Ryan McCarthy reminds people to practice sun protection.
RESIDENCE: Arlington Park
OCCUPATION: Digital Marketer
Ryan McCarthy has spent much of his life outdoors. An avid kayaker since he was 14, he never misses a chance to paddle through Sarasota’s waterways.
Fair-skinned and covered in moles, McCarthy said he knew he was especially susceptible to sun damage, but as a teenager, protecting his skin wasn’t a top priority.
“My parents have always told me it was important, but I didn’t really take it to heart so much when I was younger,” McCarthy said.
That attitude changed when his father, Bill McCarthy, was diagnosed with advanced melanoma. Melanoma accounts for about 1% of skin cancers but causes a large majority of skin cancer deaths. The American Cancer Society says the risk of melanoma increases as people age, but it is also one of the most common cancers in young adults. Most melanoma cases can be linked to exposure to UV rays either from the sun or from artificial sources like tanning beds.
“My experience with melanoma was a real eye opener for Ryan,” said Bill McCarthy. “It was a close call. You're awareness is heightened a lot when hits that close to home.”
For Ryan McCarthy, it reinforced the importance of skin care and he made sure to regularly see a see a dermatologist once a year.
During one of those annual visits when he was 19, his dermatologist performed a regular biopsy on some of his moles. The results from a pathology lab showed an abnormality, but the lab could not determine what it was so they sent his results to another lab. McCarthy said the lab wouldn’t define the abnormality a melanoma or malignant, but his dermatologist suggested they treat it as if it was cancerous.
The mole in question was the size of an eraserhead on a pencil, but his doctors had to remove a section of his skin that was 3 inches long and an inch wide.
“Whatever the fate was going to be, it was out my hands,” McCarthy said. “It became a matter of what can I do to mitigate any future possibility of getting it again. I still try to go to the dermatologist yearly, and I still get moles hacked off yearly.”
McCarthy can still be found kayaking and enjoying time outdoors, whether it’s camping or hiking. He makes sure to apply sunscreen that is at least SPF 30 and emphasizes the benefits of wearing protective clothing. He’s become an expert at applying sunscreen on his back and has a “sixth sense” when it comes to knowing when the UV index increases throughout the day.
“I think people underestimate how good a job the right kind of clothing can do,” he said. “Everyone wonders why would I wear pants or a long-sleeved shirt out in Myakka in the summertime, but the right sun-resistant fabric and lightweight material will actually help keep you cool.”
McCarthy advises anyone who spends time outdoors in Sarasota to think about how they are treating their skin. “It bothers me to see people wearing bronzer that has only SPF 8 or or using products that absorb the sun’s ray just to get tan,” he said. “You’re personally sense of style shouldn’t be a detriment to your well-being.”
Bill McCarthy added that using you can never start too soon when it comes to protecting your skin from sun damage. “If you live in Florida, SPF counts,” he said. “By the time adults realize they have issue, it's something that's been going on for years before. Be conscious of it.”

* [Exercise prompt]: Rewrite the sun protection profile starting at "RESIDENCE: Arlington Park" and ending at "through Sarasota’s waterways.", switching "kayaker" to "canoeist". The listing after this is separate from the sun protection profile.

* [Information shown]:

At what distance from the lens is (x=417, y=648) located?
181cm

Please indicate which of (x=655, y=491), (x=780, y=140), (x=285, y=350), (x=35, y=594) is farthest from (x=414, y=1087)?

* [Task solution]:
RESIDENCE: Arlington Park
OCCUPATION: Digital Marketer
Ryan McCarthy has spent much of his life outdoors. An avid canoeist since he was 14, he never misses a chance to paddle through Sarasota’s waterways.